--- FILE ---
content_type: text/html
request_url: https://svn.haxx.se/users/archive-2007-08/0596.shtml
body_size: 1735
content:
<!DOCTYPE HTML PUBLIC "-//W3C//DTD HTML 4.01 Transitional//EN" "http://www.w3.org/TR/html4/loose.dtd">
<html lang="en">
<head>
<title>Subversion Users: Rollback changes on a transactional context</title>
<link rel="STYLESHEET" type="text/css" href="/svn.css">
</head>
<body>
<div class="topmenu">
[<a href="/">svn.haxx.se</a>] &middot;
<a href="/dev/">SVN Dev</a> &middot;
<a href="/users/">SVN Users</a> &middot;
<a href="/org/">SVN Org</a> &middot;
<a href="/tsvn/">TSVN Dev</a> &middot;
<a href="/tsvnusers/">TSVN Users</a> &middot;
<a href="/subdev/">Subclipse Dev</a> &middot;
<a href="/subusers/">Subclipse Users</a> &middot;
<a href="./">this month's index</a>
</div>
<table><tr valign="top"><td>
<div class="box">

**WORK REQUEST**
Exactly as shown, repeat every record.

**RESPONSE TO THIS TASK**
--- FILE ---
content_type: text/html
request_url: https://svn.haxx.se/users/archive-2007-08/0596.shtml
body_size: 1735
content:
<!DOCTYPE HTML PUBLIC "-//W3C//DTD HTML 4.01 Transitional//EN" "http://www.w3.org/TR/html4/loose.dtd">
<html lang="en">
<head>
<title>Subversion Users: Rollback changes on a transactional context</title>
<link rel="STYLESHEET" type="text/css" href="/svn.css">
</head>
<body>
<div class="topmenu">
[<a href="/">svn.haxx.se</a>] &middot;
<a href="/dev/">SVN Dev</a> &middot;
<a href="/users/">SVN Users</a> &middot;
<a href="/org/">SVN Org</a> &middot;
<a href="/tsvn/">TSVN Dev</a> &middot;
<a href="/tsvnusers/">TSVN Users</a> &middot;
<a href="/subdev/">Subclipse Dev</a> &middot;
<a href="/subusers/">Subclipse Users</a> &middot;
<a href="./">this month's index</a>
</div>
<table><tr valign="top"><td>
<div class="box">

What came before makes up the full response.